Counting task for the entries below: give the number of lines that contain the word "this", with no other text.
### PROVIDED DATA ###
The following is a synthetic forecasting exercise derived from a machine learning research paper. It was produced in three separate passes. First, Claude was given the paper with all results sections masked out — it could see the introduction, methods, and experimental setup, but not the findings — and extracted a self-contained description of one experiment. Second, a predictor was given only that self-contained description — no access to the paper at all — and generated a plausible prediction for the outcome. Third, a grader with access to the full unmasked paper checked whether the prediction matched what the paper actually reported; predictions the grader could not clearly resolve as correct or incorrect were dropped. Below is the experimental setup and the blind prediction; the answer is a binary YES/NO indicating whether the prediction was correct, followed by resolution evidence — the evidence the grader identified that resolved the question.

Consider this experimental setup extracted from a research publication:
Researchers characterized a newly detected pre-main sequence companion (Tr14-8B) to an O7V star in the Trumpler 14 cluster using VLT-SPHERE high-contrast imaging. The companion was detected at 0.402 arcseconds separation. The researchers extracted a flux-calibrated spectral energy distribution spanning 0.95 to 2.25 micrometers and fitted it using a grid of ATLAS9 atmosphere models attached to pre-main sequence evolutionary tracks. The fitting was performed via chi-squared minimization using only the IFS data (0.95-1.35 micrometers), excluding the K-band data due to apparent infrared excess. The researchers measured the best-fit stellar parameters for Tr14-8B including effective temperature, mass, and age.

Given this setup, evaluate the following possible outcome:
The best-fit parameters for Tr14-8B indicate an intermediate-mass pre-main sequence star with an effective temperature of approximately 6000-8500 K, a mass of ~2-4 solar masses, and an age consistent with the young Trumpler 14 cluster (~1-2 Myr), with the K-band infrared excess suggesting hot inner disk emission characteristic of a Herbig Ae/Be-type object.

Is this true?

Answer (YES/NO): NO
###
__RESPONSE__:
3